Fast forward two decades.

This week I’m working on a new project.  As I was writing I realized I had a little hole in my plot, the characters were going to have to spend the night out in this hazardous place.  That wasn’t supposed to happen originally but it was just the way it worked out.  Thinking about that scene I figured I could just gloss over it, “they found an abandoned cabin to stay the night and nothing happened”…  but that’s not what I ended up happening

Instead, I spent the last two days writing over a dozen pages about the characters being haunted all night by creepy visions and monsters.  It just kind of evolved on the page into this huge, scary situation that I had so much fun creating.

In thinking about the project and the last two days it all kind of reminded me of writing those stories on the bus.  Those creepy, gruesome, edge-of-the-seat tales were what got me started writing to begin with because they were so much fun.  Even as a little kid, those R.L. Stein books were my favorites.  As I got older I transitioned into Stephen King and Dean Koontz, as well as a plethora of fantasy writers like Robert Jordan (RIP).

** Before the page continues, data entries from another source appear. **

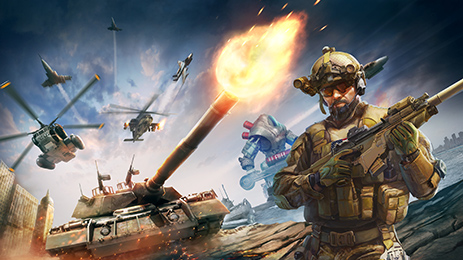 軍火世界 - 投入戰爭,報效國家!
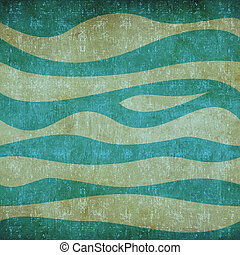 Abstract waves vintage pattern - Abstract blue waves vintage...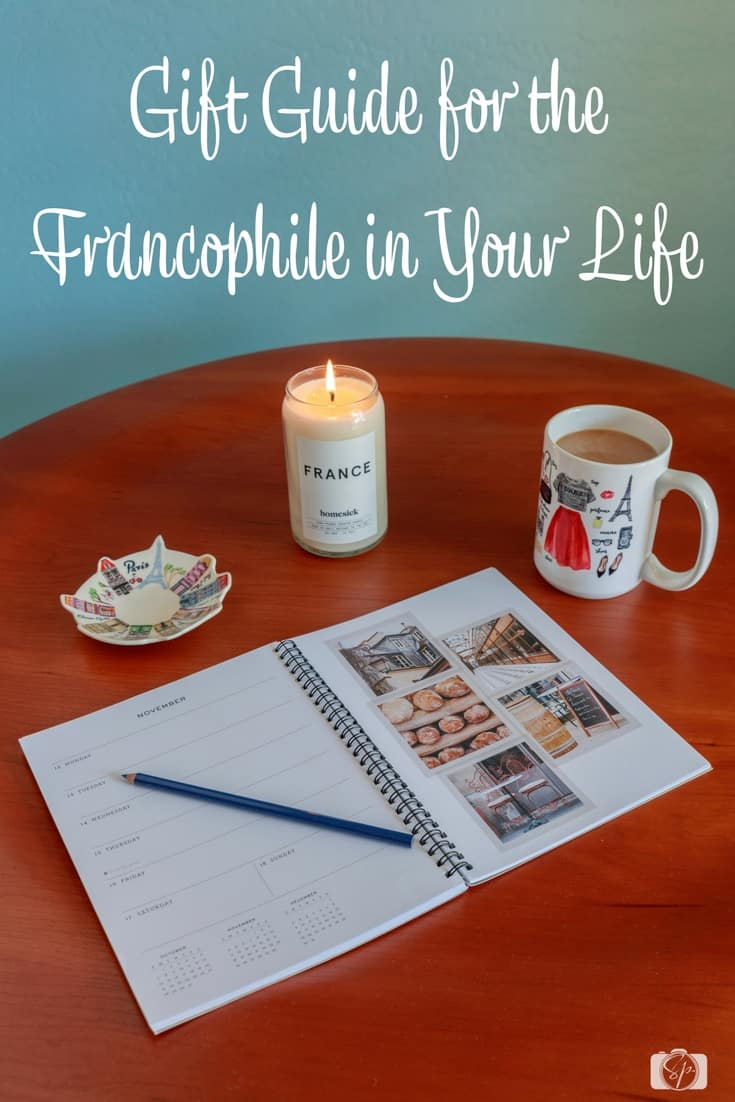 Gift Guide for the Francophile in Your Life3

So I’m taking some time today to enjoy the process and remember what makes writing and reading enjoyable for me.  My last few projects have been pretty tame on the scare-o-meter, maybe my next one (or this one) will end up a few marks higher.  And if you find yourself hitting a slump, maybe thinking back to what you first loved about reading and writing will help get those juices flowing again.

An Observation

It’s been about a year since I started writing seriously.  I’ve ‘finished’ five big first drafts in that time but have hesitated to publish anything.  One of the reason is that I haven’t had the time or money to put into getting good edits done but the biggest reason is that every draft is a learning experience.  Writing so much, then reading and revising, has taught me so much about the craft.  Every time I look back at one of my early drafts I realize how far I’ve come.  As I want my first published work to be the highest quality I’ve been focused on learning rather than publishing.

An excellent example is my Camp NaNo project.  I hesitate to call it a ‘throw away’ novel but it didn’t have a lot of promise going into it.  Whenever I get involved with NaNo I pick out one of my ideas that light, easy to write, and doesn’t have a lot of depth.  The idea being that it should be easier to keep up the high word count daily.  If it sucks, no big deal, it’s just for fun (I’m even posting it on Wattpad as it gets written).  However, even with the not-so-serious premise and some edits I know I need to make, I can still see how far I’ve come in the last year.  Even writing something I’m not that invested in, the quality of the writing has improved dramatically.

While I still consider myself a student of the craft, it’s awesome to see the difference.

If you’re curious, it’s available on Wattpad (and getting closer to completion every day).  Feel free to leave comments or critiques, I’m always looking for feedback.

http://www.wattpad.com/story/35668423-geeks-greens-and-guns

The Snowball is rolling

I roped one of my friends into participating in Camp NaNo this month.  She’d always wanted to write but never made the time, so I convinced her to give it a shot.  Over and over I told her that it was so much easier to keep up the word count every day than it was catch up later on.  Over and over.

I wish I’d taken my own advice.  The month got busy, and I’d known it would, but I’m about two days behind on my word count from where I wanted to be and I’m rapidly running out of time to get caught up.

Hopefully all of you are doing better than me.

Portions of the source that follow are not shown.